◆ **EXTRAIT FOURNI**
+---+
Poèmes en archipel (lire le billet du 14 juin 2007) donne l’envie de célébrer à nouveau la beauté des poèmes et textes de René Char.
René Char ne cessa jamais de rendre hommage à sa terre natale, le pays de la Sorgue, où il reviendra, toute sa vie, au propre comme dans ses écrits, se ressourcer à la fraîcheur de son enfance provençale.
Dans Le deuil des Névons, du nom de la propriété familiale, le poète évoque la douleur éprouvée lors du partage successoral, à la suite de la mort de sa mère, qui conduira à la vente de la maison.
Chanson bucolique et magnifique sur le deuil, sous-titrée Pour un violon, une flûte et un écho, un peu trop longue pour être citée en intégralité :
Un pas de jeune fille
A caressé l’allée,
A traversé la grille.
+---+
◆ **DONNÉES SOURCES**
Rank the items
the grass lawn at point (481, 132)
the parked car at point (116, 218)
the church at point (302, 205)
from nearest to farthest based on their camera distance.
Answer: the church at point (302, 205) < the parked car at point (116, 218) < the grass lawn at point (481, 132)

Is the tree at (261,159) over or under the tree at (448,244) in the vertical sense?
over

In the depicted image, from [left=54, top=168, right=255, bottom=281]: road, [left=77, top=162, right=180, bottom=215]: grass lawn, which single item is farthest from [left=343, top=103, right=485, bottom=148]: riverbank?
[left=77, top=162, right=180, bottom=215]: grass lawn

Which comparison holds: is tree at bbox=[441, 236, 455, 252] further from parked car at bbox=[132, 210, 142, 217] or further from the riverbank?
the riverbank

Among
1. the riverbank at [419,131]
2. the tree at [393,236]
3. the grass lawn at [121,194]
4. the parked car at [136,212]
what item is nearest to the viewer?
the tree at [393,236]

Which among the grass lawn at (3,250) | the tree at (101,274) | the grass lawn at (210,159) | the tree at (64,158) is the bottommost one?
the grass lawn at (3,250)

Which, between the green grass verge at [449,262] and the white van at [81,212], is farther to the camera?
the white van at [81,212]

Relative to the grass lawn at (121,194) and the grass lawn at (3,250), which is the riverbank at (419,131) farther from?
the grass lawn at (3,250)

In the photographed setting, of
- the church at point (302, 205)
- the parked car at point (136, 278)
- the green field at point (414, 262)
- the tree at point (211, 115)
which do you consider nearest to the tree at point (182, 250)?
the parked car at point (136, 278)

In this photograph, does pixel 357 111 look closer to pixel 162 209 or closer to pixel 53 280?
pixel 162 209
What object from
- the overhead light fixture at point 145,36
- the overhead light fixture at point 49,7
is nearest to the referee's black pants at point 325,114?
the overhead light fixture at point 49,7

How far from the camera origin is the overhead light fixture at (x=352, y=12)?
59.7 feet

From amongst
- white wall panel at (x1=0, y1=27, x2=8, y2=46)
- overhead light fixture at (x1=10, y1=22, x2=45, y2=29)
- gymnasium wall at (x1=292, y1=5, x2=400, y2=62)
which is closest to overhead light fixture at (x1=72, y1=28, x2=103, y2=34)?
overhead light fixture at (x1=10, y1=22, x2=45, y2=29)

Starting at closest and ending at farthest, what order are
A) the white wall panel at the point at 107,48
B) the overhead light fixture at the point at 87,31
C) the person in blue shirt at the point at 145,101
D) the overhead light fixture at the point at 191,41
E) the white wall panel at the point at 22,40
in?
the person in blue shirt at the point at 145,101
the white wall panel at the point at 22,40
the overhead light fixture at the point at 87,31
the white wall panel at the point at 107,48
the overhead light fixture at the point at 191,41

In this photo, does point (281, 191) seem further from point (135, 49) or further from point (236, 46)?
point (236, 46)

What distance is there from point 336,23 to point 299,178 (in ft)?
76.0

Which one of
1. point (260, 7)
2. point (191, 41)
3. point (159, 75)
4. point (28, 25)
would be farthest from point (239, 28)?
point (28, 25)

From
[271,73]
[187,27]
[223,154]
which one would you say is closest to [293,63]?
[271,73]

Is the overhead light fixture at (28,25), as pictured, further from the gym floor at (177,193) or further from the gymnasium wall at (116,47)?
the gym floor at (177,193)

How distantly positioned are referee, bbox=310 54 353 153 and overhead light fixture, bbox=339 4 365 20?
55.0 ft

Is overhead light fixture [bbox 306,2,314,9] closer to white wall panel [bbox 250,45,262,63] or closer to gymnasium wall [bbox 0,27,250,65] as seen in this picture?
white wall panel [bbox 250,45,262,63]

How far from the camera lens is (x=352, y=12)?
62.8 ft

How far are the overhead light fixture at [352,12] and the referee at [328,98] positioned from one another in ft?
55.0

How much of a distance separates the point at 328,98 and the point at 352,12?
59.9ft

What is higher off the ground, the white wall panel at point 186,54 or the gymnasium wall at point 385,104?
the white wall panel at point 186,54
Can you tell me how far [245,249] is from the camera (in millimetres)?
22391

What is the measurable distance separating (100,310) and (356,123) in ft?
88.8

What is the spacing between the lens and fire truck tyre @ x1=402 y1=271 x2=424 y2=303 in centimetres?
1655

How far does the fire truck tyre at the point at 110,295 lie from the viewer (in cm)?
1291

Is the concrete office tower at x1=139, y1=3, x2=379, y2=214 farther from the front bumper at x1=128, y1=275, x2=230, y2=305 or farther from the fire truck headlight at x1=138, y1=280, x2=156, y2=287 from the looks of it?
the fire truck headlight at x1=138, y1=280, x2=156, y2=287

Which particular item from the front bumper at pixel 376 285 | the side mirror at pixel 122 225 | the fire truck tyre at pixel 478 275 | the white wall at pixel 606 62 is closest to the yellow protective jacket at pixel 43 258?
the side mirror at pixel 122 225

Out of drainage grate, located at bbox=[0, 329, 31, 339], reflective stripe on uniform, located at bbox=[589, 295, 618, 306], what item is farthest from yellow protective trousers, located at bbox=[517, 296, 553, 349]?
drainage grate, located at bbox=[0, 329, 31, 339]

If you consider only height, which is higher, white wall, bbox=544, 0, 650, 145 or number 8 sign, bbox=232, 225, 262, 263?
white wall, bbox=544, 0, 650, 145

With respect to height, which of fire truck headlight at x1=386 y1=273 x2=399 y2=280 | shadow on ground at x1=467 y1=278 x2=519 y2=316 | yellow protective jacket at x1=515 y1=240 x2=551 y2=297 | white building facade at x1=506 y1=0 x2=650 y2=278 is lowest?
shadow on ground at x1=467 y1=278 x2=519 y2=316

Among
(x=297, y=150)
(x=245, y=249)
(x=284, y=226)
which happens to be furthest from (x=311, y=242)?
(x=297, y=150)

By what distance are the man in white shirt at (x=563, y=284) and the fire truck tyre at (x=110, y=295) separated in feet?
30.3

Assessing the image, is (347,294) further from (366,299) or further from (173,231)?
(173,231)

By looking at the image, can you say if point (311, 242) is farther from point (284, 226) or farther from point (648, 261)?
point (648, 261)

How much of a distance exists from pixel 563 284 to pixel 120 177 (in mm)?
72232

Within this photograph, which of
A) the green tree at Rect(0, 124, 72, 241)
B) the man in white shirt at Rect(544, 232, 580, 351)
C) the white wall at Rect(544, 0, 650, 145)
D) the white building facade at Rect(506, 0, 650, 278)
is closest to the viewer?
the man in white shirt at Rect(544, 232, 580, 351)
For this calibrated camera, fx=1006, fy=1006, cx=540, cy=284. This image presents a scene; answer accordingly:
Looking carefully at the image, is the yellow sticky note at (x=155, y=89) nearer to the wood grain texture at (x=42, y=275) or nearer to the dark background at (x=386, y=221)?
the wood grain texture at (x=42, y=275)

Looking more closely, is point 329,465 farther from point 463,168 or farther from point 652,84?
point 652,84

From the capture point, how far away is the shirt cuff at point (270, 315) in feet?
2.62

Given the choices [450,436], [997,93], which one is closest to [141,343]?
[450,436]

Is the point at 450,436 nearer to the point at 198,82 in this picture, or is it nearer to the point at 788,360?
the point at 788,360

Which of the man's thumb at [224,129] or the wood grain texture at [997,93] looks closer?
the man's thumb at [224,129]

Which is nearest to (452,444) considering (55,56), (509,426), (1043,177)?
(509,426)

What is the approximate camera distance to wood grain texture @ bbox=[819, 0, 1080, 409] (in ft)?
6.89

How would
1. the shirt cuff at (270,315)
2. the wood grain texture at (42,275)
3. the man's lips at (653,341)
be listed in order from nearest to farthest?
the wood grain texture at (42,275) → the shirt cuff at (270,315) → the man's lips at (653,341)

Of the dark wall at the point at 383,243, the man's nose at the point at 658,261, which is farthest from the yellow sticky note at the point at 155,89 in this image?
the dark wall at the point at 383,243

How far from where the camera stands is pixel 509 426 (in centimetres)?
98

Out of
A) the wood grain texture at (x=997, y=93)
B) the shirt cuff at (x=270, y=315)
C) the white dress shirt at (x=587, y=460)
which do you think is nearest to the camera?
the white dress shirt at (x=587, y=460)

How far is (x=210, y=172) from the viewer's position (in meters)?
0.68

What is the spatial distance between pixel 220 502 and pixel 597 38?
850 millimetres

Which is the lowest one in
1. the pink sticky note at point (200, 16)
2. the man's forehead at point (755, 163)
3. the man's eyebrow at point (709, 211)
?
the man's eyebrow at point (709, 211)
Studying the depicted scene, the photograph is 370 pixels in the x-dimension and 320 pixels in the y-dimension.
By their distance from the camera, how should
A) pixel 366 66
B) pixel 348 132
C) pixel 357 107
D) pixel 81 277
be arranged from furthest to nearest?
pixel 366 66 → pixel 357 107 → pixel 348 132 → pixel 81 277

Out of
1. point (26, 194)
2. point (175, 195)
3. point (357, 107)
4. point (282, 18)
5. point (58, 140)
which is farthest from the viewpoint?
+---+
◆ **EXERCICES À FAIRE**
- 1) Repérez chaque ligne des entrées qui contient le mot « blue » et recopiez-la.
- 2) Prolongez l'extrait consacré à René Char au-delà de sa dernière ligne.
L'extrait et les entrées n'ont aucun lien entre eux.

◆ **RÉPONSES PAR EXERCICE**
- 1)
C) the person in blue shirt at the point at 145,101
the person in blue shirt at the point at 145,101

- 2)
Dans le parc des Névons
Les sauterelles dorment.
Gelée blanche et grêlons
Introduisent l’automne.
C’est le vent qui décide
Si les feuilles seront
A terre avant les nids.
(…)
Le bien qu’on se partage,
Volonté d’un défunt,
A broyé et détruit
La pelouse et les arbres,
La paresse endormie,
L’espace ténébreux
De mon parc des Névons.
Puisqu’il faut renoncer
A ce qu’on ne peut retenir,
Qui devient autre chose
Contre ou avec le coeur, –
L’oublier rondement,
Puis battre les buissons
Pour chercher sans trouver
Ce qui doit nous guérir
De nos maux inconnus
Que nous portons partout.
(La parole en archipel, 1952-1959)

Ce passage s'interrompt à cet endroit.